According to recent data from the experts at Evercore ISI Research, T-Mobile is presently in the lead in terms of overall wireless consumer perception, with Verizon and AT&T lagging.

Data from Hundredx’s database of customer surveys was crunched by the analysts. Beginning in the middle of 2020, Hundreds began conducting surveys on customer happiness, net promoter scores (NPS), and net loyalty intent in American postpaid wireless. Through 2022, the business used 5,000 data points per month on average for wireless.

Price was the main complaint voiced by Verizon customers. Thus, since the end of 2020, Verizon’s NPS and customer happiness have decreased. In both of those categories, Verizon is currently behind T-Mobile.

However, Verizon continues to enjoy strong consumer loyalty.

The disparity between the net loyalty intent and the percentage of customers who say they plan to keep the service over the next 12 months and the percentage who say they plan to switch.

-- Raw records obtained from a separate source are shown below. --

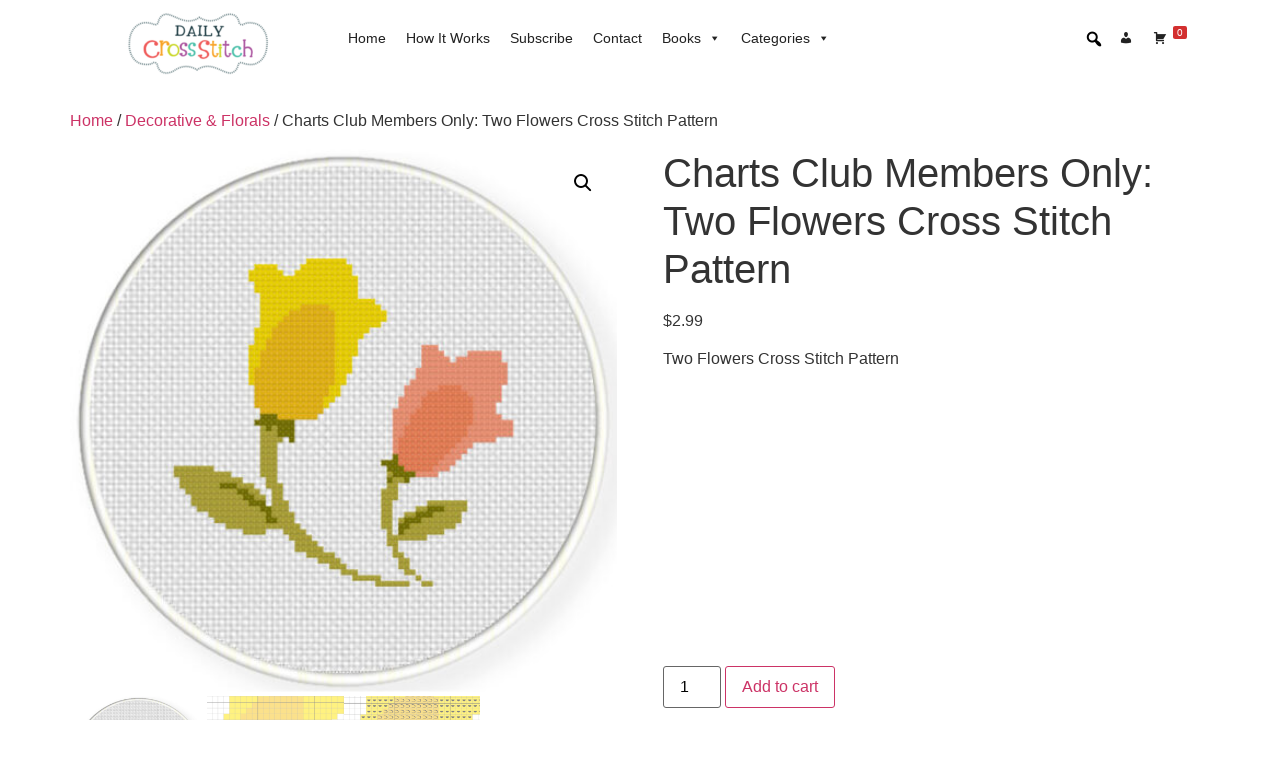

--- FILE ---
content_type: text/html; charset=utf-8
request_url: https://www.google.com/recaptcha/api2/aframe
body_size: 267
content:
<!DOCTYPE HTML><html><head><meta http-equiv="content-type" content="text/html; charset=UTF-8"></head><body><script nonce="4pXgNBWOqWccrGUehlwztg">/** Anti-fraud and anti-abuse applications only. See google.com/recaptcha */ try{var clients={'sodar':'https://pagead2.googlesyndication.com/pagead/sodar?'};window.addEventListener("message",function(a){try{if(a.source===window.parent){var b=JSON.parse(a.data);var c=clients[b['id']];if(c){var d=document.createElement('img');d.src=c+b['params']+'&rc='+(localStorage.getItem("rc::a")?sessionStorage.getItem("rc::b"):"");window.document.body.appendChild(d);sessionStorage.setItem("rc::e",parseInt(sessionStorage.getItem("rc::e")||0)+1);localStorage.setItem("rc::h",'1768930078245');}}}catch(b){}});window.parent.postMessage("_grecaptcha_ready", "*");}catch(b){}</script></body></html>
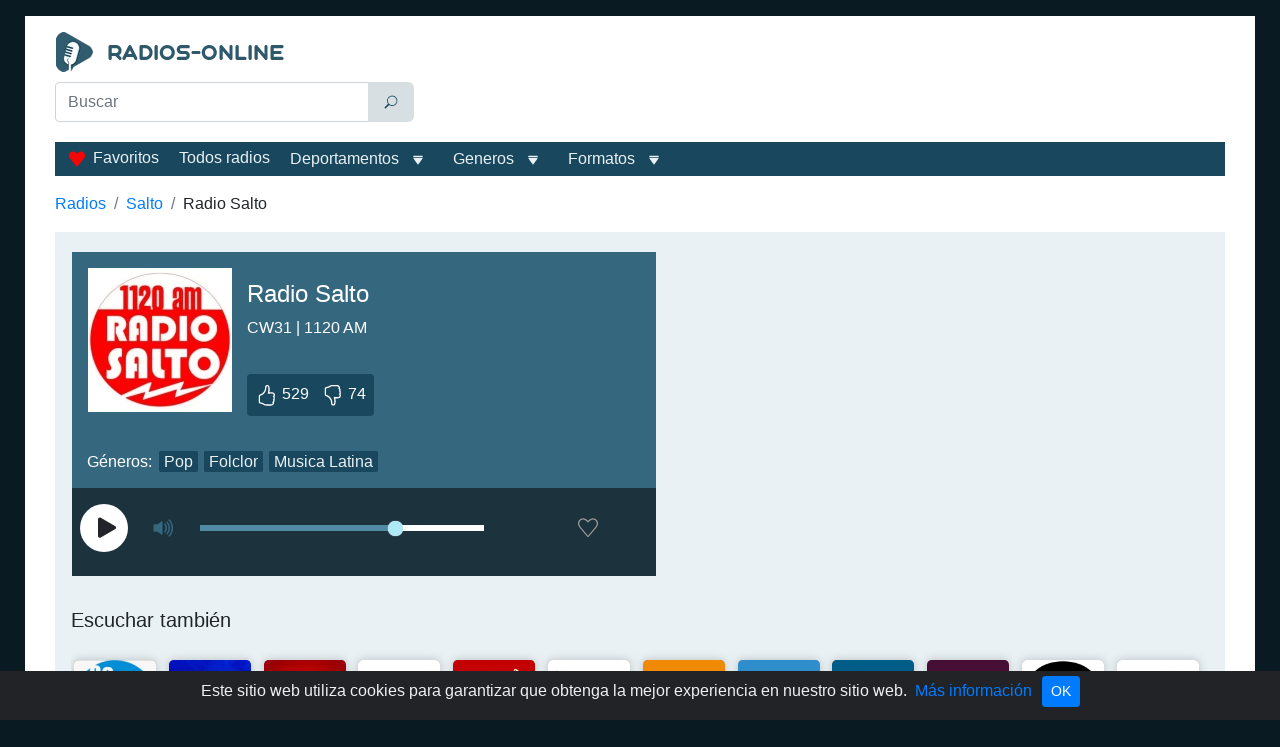

--- FILE ---
content_type: text/html; charset=utf-8
request_url: https://www.google.com/recaptcha/api2/aframe
body_size: 265
content:
<!DOCTYPE HTML><html><head><meta http-equiv="content-type" content="text/html; charset=UTF-8"></head><body><script nonce="Loi4sBd3F7nddZnKEHcWcA">/** Anti-fraud and anti-abuse applications only. See google.com/recaptcha */ try{var clients={'sodar':'https://pagead2.googlesyndication.com/pagead/sodar?'};window.addEventListener("message",function(a){try{if(a.source===window.parent){var b=JSON.parse(a.data);var c=clients[b['id']];if(c){var d=document.createElement('img');d.src=c+b['params']+'&rc='+(localStorage.getItem("rc::a")?sessionStorage.getItem("rc::b"):"");window.document.body.appendChild(d);sessionStorage.setItem("rc::e",parseInt(sessionStorage.getItem("rc::e")||0)+1);localStorage.setItem("rc::h",'1769388743951');}}}catch(b){}});window.parent.postMessage("_grecaptcha_ready", "*");}catch(b){}</script></body></html>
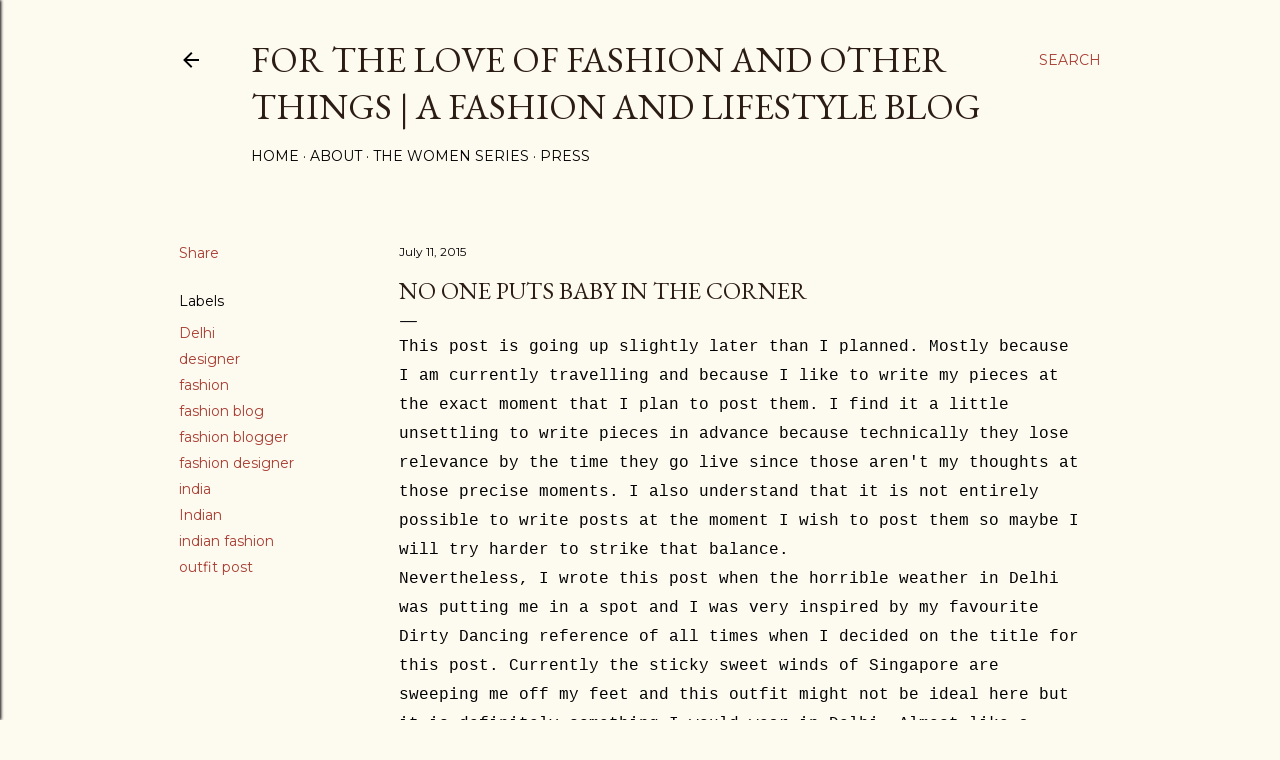

--- FILE ---
content_type: text/html; charset=utf-8
request_url: https://www.google.com/recaptcha/api2/aframe
body_size: 268
content:
<!DOCTYPE HTML><html><head><meta http-equiv="content-type" content="text/html; charset=UTF-8"></head><body><script nonce="TYs6CRXBAs0X-BEAcHxRUg">/** Anti-fraud and anti-abuse applications only. See google.com/recaptcha */ try{var clients={'sodar':'https://pagead2.googlesyndication.com/pagead/sodar?'};window.addEventListener("message",function(a){try{if(a.source===window.parent){var b=JSON.parse(a.data);var c=clients[b['id']];if(c){var d=document.createElement('img');d.src=c+b['params']+'&rc='+(localStorage.getItem("rc::a")?sessionStorage.getItem("rc::b"):"");window.document.body.appendChild(d);sessionStorage.setItem("rc::e",parseInt(sessionStorage.getItem("rc::e")||0)+1);localStorage.setItem("rc::h",'1768692393210');}}}catch(b){}});window.parent.postMessage("_grecaptcha_ready", "*");}catch(b){}</script></body></html>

Verizon’s absolute net loyalty intent and position relative to the industry have both remained largely unchanged, while AT&T’s improved slightly, but remained below the industry average.


“The most likely explanation for this divergence is that Verizon consumer wireless customers are, on the whole, risk-averse,” wrote the Evercore analysts. “Verizon has traditionally been positioned as the best network, but at a premium price. As a result, their customer-base skews toward less price-sensitive, but more quality-focused, consumers.”

Therefore, it seems sensible that Verizon consumers would be reluctant to deal with the trouble of moving carriers and maybe experiencing a drop in service quality. Therefore, even if Verizon customers may not be satisfied with the price they are paying, which results in a decline in customer satisfaction, it doesn’t seem that the unhappiness has been enough to cause a sharp rise in the number of departures.

However, as Evercore said, “it’s not obvious that this is sustainable over the longer run.” The development of eSIM (and deals like T-Network Mobile’s Pass, which gives customers a three-month free trial without requiring them to switch services) will eventually make switching easier and boost consumer perception of the network quality of less expensive options, particularly those from T-Mobile.

Meanwhile, at T-Mobile, the company led in both NPS and customer satisfaction, with both up materially over the last 18 months. But the company’s net loyalty intent is below Verizon’s, and slightly below the overall industry average. “We attribute this divergence to the T-Mobile consumer customer base, which we believe to be more value-focused, and hence more likely to at least consider switching providers,” wrote Evercore.

In 2022, AT&T made a strong attempt to keep its current customers, which of course comes at a cost.

In both absolute and relative measures, AT&T’s NPS and customer satisfaction increased from late 2021 to late summer 2022, but both have since started to decline.

Customers of AT&T rank pricing as the second most critical factor, and AT&T performs worse than the industry average in this area.

Speed and coverage area are “where we observe deterioration in relative performance,” according to Evercore. “Coverage area remains a net plus for AT&T, but its relative score versus the industry has tightened since midyear, while speed, which had been a significant net positive, is now neutral versus the industry,” the study said.